Abstract
Clonal outbreaks due to azole-resistant Candida parapsilosis (ARCP) isolates have been reported in numerous studies, but the environmental niche of such isolates has yet to be defined. Herein, we aimed to identify the environmental niche of ARCP isolates causing unremitting clonal outbreaks in an adult ICU from a Brazilian cancer referral center. C. parapsilosis sensu stricto isolates recovered from blood cultures, pericatheter skins, healthcare workers (HCW), and nosocomial surfaces were genotyped by multilocus microsatellite typing (MLMT). Antifungal susceptibility testing was performed by the EUCAST (European Committee for Antimicrobial Susceptibility Testing) broth microdilution reference method and ERG11 was sequenced to determine the azole resistance mechanism. Approximately 68% of isolates were fluconazole-resistant (76/112), including pericatheter skins (3/3, 100%), blood cultures (63/70, 90%), nosocomial surfaces (6/11, 54.5%), and HCW’s hands (4/28, 14.2%). MLMT revealed five clusters: the major cluster contained 88.2% of ARCP isolates (67/76) collected from blood (57/70), bed (2/2), pericatheter skin (2/3), from carts (3/7), and HCW’s hands (3/27). ARCP isolates were associated with a higher 30 day crude mortality rate (63.8%) than non-ARCP ones (20%, p = 0.008), and resisted two environmental decontamination attempts using quaternary ammonium. This study for the first time identified ARCP isolates harboring the Erg11-Y132F mutation from nosocomial surfaces and HCW’s hands, which were genetically identical to ARCP blood isolates. Therefore, it is likely that persisting clonal outbreak due to ARCP isolates was fueled by environmental sources. The resistance of Y132F ARCP isolates to disinfectants, and their potential association with a high mortality rate, warrant vigilant source control using effective environmental decontamination.
Highlights
Candidemia has shown a high mortality rate and increasing incidence mainly in patients with malignancy, immune impairment, and use of invasive devices
Candida parapsilosis is known to be susceptible to azole-class drugs; emerging studies have implicated the surge of clonal outbreaks as due to azole-resistant C. parapsilosis (ARCP) isolates in numerous countries [10,11,12,13,14,15], possibly fueled by azole overuse, which complicates the treatment of azole-naïve patients and is potentially associated with a higher mortality rate [16]

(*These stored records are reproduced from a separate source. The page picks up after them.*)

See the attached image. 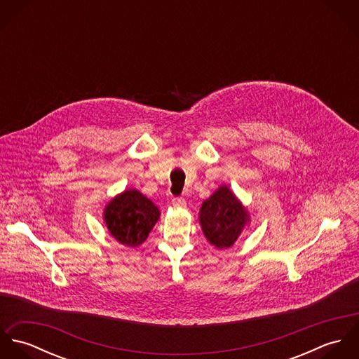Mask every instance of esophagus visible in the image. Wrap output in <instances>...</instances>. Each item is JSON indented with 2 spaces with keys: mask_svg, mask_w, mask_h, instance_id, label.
Masks as SVG:
<instances>
[{
  "mask_svg": "<svg viewBox=\"0 0 359 359\" xmlns=\"http://www.w3.org/2000/svg\"><path fill=\"white\" fill-rule=\"evenodd\" d=\"M172 205L178 207V208H185L187 207V202L182 198H174L172 199Z\"/></svg>",
  "mask_w": 359,
  "mask_h": 359,
  "instance_id": "34e87169",
  "label": "esophagus"
}]
</instances>
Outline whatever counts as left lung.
<instances>
[{"label": "left lung", "mask_w": 359, "mask_h": 359, "mask_svg": "<svg viewBox=\"0 0 359 359\" xmlns=\"http://www.w3.org/2000/svg\"><path fill=\"white\" fill-rule=\"evenodd\" d=\"M205 239L217 249L231 248L250 222L249 212L228 187H219L199 212Z\"/></svg>", "instance_id": "8db88e82"}]
</instances>
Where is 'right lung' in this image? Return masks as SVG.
<instances>
[{
    "label": "right lung",
    "mask_w": 359,
    "mask_h": 359,
    "mask_svg": "<svg viewBox=\"0 0 359 359\" xmlns=\"http://www.w3.org/2000/svg\"><path fill=\"white\" fill-rule=\"evenodd\" d=\"M158 217L160 211L154 202L137 189L117 195L103 211L110 235L128 248H137L147 241Z\"/></svg>",
    "instance_id": "1"
}]
</instances>
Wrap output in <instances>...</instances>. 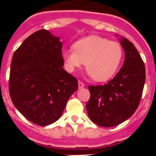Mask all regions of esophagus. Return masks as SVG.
I'll return each instance as SVG.
<instances>
[{"label": "esophagus", "mask_w": 156, "mask_h": 156, "mask_svg": "<svg viewBox=\"0 0 156 156\" xmlns=\"http://www.w3.org/2000/svg\"><path fill=\"white\" fill-rule=\"evenodd\" d=\"M83 87H84V83L82 81H78V88H83Z\"/></svg>", "instance_id": "esophagus-1"}]
</instances>
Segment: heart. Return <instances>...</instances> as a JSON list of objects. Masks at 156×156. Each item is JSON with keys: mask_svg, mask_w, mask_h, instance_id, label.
<instances>
[{"mask_svg": "<svg viewBox=\"0 0 156 156\" xmlns=\"http://www.w3.org/2000/svg\"><path fill=\"white\" fill-rule=\"evenodd\" d=\"M123 53V48L117 41L91 35L75 41L73 49L62 51V58L69 71L85 63L86 71L93 80L106 82L117 73Z\"/></svg>", "mask_w": 156, "mask_h": 156, "instance_id": "b5f03b06", "label": "heart"}]
</instances>
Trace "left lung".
Wrapping results in <instances>:
<instances>
[{
    "label": "left lung",
    "instance_id": "left-lung-1",
    "mask_svg": "<svg viewBox=\"0 0 156 156\" xmlns=\"http://www.w3.org/2000/svg\"><path fill=\"white\" fill-rule=\"evenodd\" d=\"M124 64L115 78L105 85L88 86L86 105L88 117L102 127H113L133 115L140 102L145 81V68L134 44L124 37Z\"/></svg>",
    "mask_w": 156,
    "mask_h": 156
}]
</instances>
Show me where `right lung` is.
<instances>
[{"mask_svg":"<svg viewBox=\"0 0 156 156\" xmlns=\"http://www.w3.org/2000/svg\"><path fill=\"white\" fill-rule=\"evenodd\" d=\"M62 43L45 29L32 33L12 57L9 93L13 105L33 124L46 126L61 117L78 88L62 68Z\"/></svg>","mask_w":156,"mask_h":156,"instance_id":"1","label":"right lung"}]
</instances>
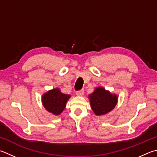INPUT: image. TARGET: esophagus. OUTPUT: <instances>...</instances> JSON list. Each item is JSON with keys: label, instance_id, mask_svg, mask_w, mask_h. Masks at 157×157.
I'll use <instances>...</instances> for the list:
<instances>
[{"label": "esophagus", "instance_id": "esophagus-1", "mask_svg": "<svg viewBox=\"0 0 157 157\" xmlns=\"http://www.w3.org/2000/svg\"><path fill=\"white\" fill-rule=\"evenodd\" d=\"M84 89L79 90L78 91H76V95H78V96H82V95H84Z\"/></svg>", "mask_w": 157, "mask_h": 157}]
</instances>
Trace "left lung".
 Here are the masks:
<instances>
[{"mask_svg": "<svg viewBox=\"0 0 157 157\" xmlns=\"http://www.w3.org/2000/svg\"><path fill=\"white\" fill-rule=\"evenodd\" d=\"M89 98L91 108L97 115L110 112L115 108L117 101V95H112L102 87L96 88Z\"/></svg>", "mask_w": 157, "mask_h": 157, "instance_id": "8db88e82", "label": "left lung"}]
</instances>
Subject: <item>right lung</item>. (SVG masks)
Listing matches in <instances>:
<instances>
[{"label": "right lung", "instance_id": "add662e5", "mask_svg": "<svg viewBox=\"0 0 157 157\" xmlns=\"http://www.w3.org/2000/svg\"><path fill=\"white\" fill-rule=\"evenodd\" d=\"M70 95L61 93L58 88L48 91L42 96V104L44 108L53 115H59L66 106Z\"/></svg>", "mask_w": 157, "mask_h": 157}]
</instances>
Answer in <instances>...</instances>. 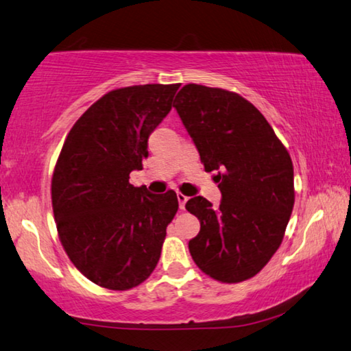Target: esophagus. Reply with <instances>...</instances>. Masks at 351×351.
<instances>
[{
  "instance_id": "34e87169",
  "label": "esophagus",
  "mask_w": 351,
  "mask_h": 351,
  "mask_svg": "<svg viewBox=\"0 0 351 351\" xmlns=\"http://www.w3.org/2000/svg\"><path fill=\"white\" fill-rule=\"evenodd\" d=\"M176 197H178V203H180V208L181 209H184L186 208V203H187V197L184 195V193H181V192H178L176 193Z\"/></svg>"
}]
</instances>
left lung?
<instances>
[{"mask_svg": "<svg viewBox=\"0 0 351 351\" xmlns=\"http://www.w3.org/2000/svg\"><path fill=\"white\" fill-rule=\"evenodd\" d=\"M176 108L206 171L217 170L221 203H186L199 232L189 242L198 269L217 281L241 282L264 269L280 248L295 189L291 154L254 106L236 92L186 84Z\"/></svg>", "mask_w": 351, "mask_h": 351, "instance_id": "8db88e82", "label": "left lung"}]
</instances>
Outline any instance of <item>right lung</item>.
Segmentation results:
<instances>
[{"instance_id": "right-lung-1", "label": "right lung", "mask_w": 351, "mask_h": 351, "mask_svg": "<svg viewBox=\"0 0 351 351\" xmlns=\"http://www.w3.org/2000/svg\"><path fill=\"white\" fill-rule=\"evenodd\" d=\"M180 86L108 92L77 119L56 162L51 203L59 241L87 280L110 291H128L153 274L178 213L173 191L154 195L132 186L130 173L142 170L148 137Z\"/></svg>"}]
</instances>
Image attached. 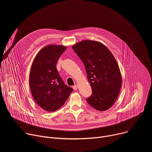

Antifungal susceptibility and genetic profiles were determined for 112 isolates obtained in 2019, including 73 clinical isolates (70 from blood cultures and 3 from pericatheter skins), 28 healthcare workers (HCW) isolates (27 from hands and 1 from a skin lesion), and 11 nosocomial surface isolates (7 from bedside carts, 2 from bedrails, 1 from an infusion pump, and 1 from a cardiac monitor)
Summary
Candidemia has shown a high mortality rate and increasing incidence mainly in patients with malignancy, immune impairment, and use of invasive devices. Treatment, prophylaxis, and infection control have improved, invasive infections caused by Candida parapsilosis are still regarded as a medical emergency for susceptible patients, including those suffering from cancer [1,2,3]. Candida albicans remains the most frequent cause of candidemia, the extensive antifungal exposure may lead to the emergence of non-albicans Candida species [4,5]. Candida parapsilosis is known to be susceptible to azole-class drugs; emerging studies have implicated the surge of clonal outbreaks as due to azole-resistant C. parapsilosis (ARCP) isolates in numerous countries [10,11,12,13,14,15], possibly fueled by azole overuse, which complicates the treatment of azole-naïve patients and is potentially associated with a higher mortality rate [16]. More alarming is the emergence of multidrug-resistant (MDR) C. parapsilosis isolates, resistant to both of the most widely used frontline antifungals, i.e., fluconazole and echinocandins [17], and the lack of effectiveness of these drugs against C. parapsilosis biofilms [18]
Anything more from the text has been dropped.